Another Halloween comes and goes

C was so excited about Halloween this year. She talked about it non-stop for weeks and for once I thought we'd get out without any incident.

We went trick-or-treating in town yesterday and she held her own, only balking once or twice at some particularly freaky masks. Then, tonight, faced with countless people coming to the door and the growing dark outside she all of a sudden freaked out and point blank refused to go out.

She's been working so hard to overcome her fear of people in costumes, but this was just not going to be the Halloween she'd dreamed of for weeks. Instead of heading out with my Minnie Mouse and Sassy Ladybug, I headed out with a hastily redressed Snow White (Minnie Mouse got her dress wet during dinner.) and left the sad ladybug hiding in her room.

Two years ago I would have pressured her into coming out. I would have cajoled and begged, even maybe threatened. Tonight I just made sure that she was doing exactly what she wanted, grabbed my camera, and headed out with Little L and some friends.

It wasn't the ideal Halloween, but it worked. Little L had a blast and when we came back, we found C watching the Giants game with her dad, cozy on the couch, not a tear in sight. I didn't have to soothe any fears before bed and I know that there won't be any nightmares tonight.


It was just another night when accepting who my kids are, trumped experiencing things the way we idealize them.

From It's my life...

From It's my life...

Thursday, October 28, 2010

Odd cat diet

I recently heard that cats imprint what constitutes acceptable food at a very early age.
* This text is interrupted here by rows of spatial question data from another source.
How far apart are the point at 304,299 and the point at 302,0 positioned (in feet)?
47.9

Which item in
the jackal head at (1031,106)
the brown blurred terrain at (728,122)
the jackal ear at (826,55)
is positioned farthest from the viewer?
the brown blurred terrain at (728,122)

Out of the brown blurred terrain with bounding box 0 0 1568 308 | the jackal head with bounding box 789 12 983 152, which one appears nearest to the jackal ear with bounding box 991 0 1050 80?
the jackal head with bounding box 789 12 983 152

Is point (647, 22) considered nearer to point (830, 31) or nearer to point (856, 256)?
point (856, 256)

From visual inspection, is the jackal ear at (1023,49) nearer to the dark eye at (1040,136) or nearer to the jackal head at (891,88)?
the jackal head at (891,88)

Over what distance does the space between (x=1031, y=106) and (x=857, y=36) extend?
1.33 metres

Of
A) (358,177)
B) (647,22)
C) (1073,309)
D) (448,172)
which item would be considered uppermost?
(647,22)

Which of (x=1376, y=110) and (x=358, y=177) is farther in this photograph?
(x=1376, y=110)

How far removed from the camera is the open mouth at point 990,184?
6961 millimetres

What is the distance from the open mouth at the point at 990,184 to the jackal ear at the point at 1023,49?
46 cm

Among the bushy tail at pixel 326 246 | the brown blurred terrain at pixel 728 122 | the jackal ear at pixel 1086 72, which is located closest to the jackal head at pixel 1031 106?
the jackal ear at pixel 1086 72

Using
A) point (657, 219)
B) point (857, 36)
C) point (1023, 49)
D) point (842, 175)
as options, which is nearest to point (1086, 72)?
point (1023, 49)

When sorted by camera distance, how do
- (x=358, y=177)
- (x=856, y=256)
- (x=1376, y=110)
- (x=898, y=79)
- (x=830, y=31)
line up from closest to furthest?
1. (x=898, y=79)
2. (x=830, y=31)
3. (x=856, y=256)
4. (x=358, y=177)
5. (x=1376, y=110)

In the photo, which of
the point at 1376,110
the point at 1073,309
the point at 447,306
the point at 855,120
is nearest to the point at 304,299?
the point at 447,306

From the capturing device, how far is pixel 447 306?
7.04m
In order to get your cat to eat lots of different foods and not turn its nose up at anything but the one can of cat food he's always eaten, you need to present a ton of different options.

Kind of like feeding a toddler.

When we welcomed the still nameless cat into our home I ordered a bunch of all-natural kitten food and started feeding him scraps of this and that.
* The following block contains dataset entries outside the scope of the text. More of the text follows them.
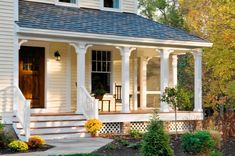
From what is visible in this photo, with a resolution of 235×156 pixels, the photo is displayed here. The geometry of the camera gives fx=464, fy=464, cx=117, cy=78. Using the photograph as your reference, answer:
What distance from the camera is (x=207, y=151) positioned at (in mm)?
12031

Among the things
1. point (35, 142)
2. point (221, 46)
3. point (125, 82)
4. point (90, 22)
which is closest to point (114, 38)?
point (90, 22)

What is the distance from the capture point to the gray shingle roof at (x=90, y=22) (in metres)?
16.4

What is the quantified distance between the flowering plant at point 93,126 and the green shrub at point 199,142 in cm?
458

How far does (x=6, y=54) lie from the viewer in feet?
50.2

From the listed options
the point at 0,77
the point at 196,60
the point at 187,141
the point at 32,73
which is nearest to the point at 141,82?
the point at 196,60

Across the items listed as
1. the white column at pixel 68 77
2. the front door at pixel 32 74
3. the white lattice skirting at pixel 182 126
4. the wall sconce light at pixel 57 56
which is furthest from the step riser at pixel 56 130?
the white lattice skirting at pixel 182 126

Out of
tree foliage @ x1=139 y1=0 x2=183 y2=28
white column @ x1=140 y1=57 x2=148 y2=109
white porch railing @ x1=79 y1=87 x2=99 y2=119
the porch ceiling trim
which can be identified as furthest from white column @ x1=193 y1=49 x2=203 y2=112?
tree foliage @ x1=139 y1=0 x2=183 y2=28

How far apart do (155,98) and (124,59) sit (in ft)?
18.5

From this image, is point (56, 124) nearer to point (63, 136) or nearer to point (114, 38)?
point (63, 136)

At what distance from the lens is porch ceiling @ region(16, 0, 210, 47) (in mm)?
16359

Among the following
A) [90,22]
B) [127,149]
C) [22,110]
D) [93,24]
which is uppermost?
[90,22]

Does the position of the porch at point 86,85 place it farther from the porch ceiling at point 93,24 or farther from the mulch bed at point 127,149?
the mulch bed at point 127,149

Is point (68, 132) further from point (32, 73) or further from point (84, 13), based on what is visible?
point (84, 13)

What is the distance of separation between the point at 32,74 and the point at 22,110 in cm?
312
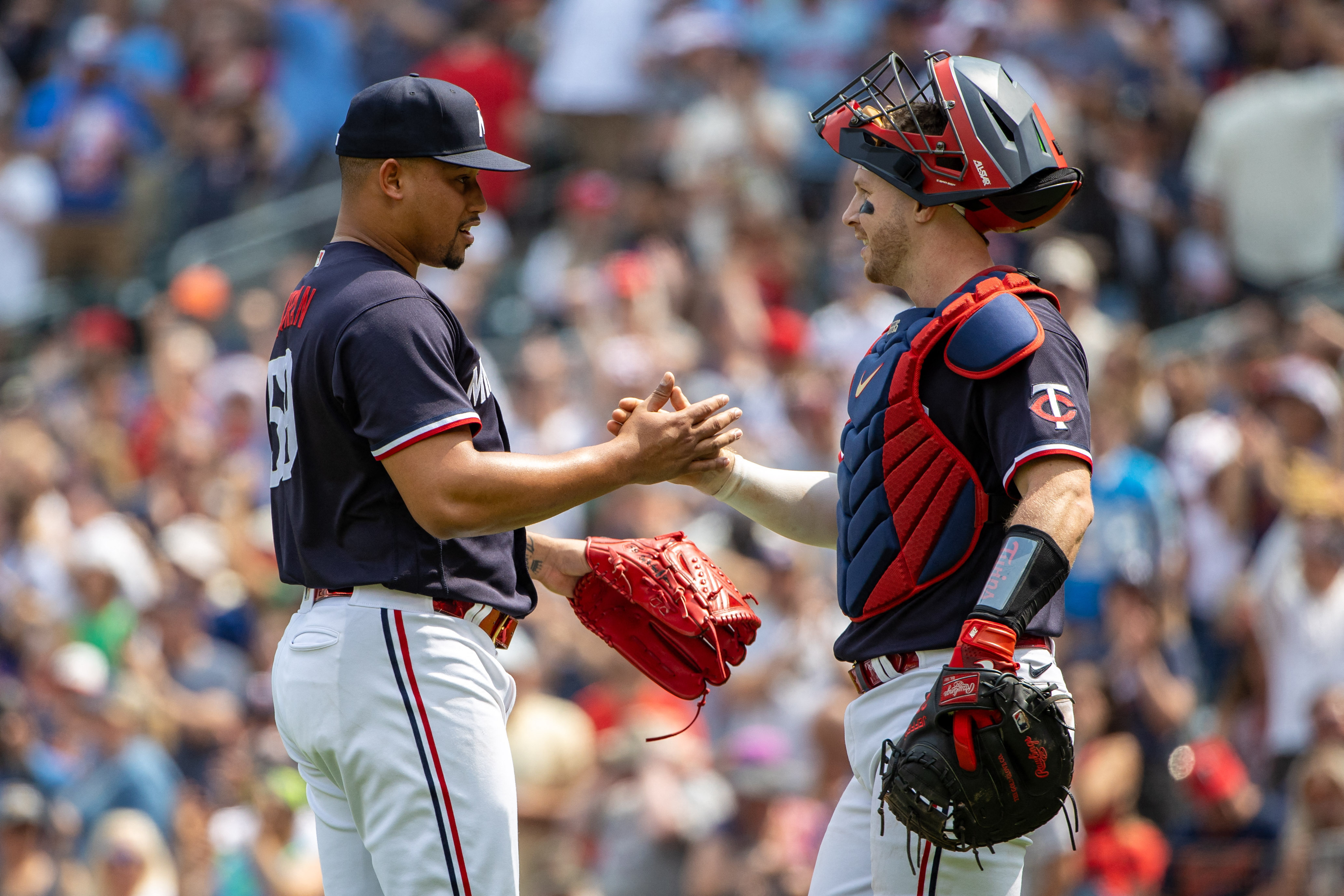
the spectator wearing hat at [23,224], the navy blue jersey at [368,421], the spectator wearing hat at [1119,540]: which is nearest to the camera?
the navy blue jersey at [368,421]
Seems I shouldn't have worried. Whoever fed him for the first ten months of his life did a great job at varying his diet. He has a broad notion of what constitutes acceptable food for a cat.


Yeah, that's a waffle. Buttermilk if you must know, Safeway brand. He usually prefers them with peanut butter, but he'll take them plain too. No breakfast is safe around this cat. Neither is any chocolate. The mere smell makes him frantic to get some. I think he made out with a chocolate bar wrapper last week.

And I thought our last cat was odd.

Tuesday, October 26, 2010

A day to celebrate all authors

C is learning to read, which, from my point of view as a writer and avid book lover, is possibly the most exciting thing she could ever learn. I see her start to grasp how letters work together and how words then string together to form sentences and her eyes just light up.

It's a beautiful thing to see.

I gushed about reading in the car the other day, waxing poetic about all the books she'd soon be able to discover. In my mind I was making a long list featuring all my favorite childhood books. (Come on, who else used to read Trixie Belden? I know I'm not the only one!)

"Yeah, they've sure been busy." C said, interrupting my fond thoughts of Mrs Piggle Wiggle and all the other fun books I can't wait to share with my kids.

"Who? Who's been busy?" I asked in an effort to pick up the thread of a conversation I was oblivious I was having.

"The writers! All the people who write the books! They've been writing lots of them."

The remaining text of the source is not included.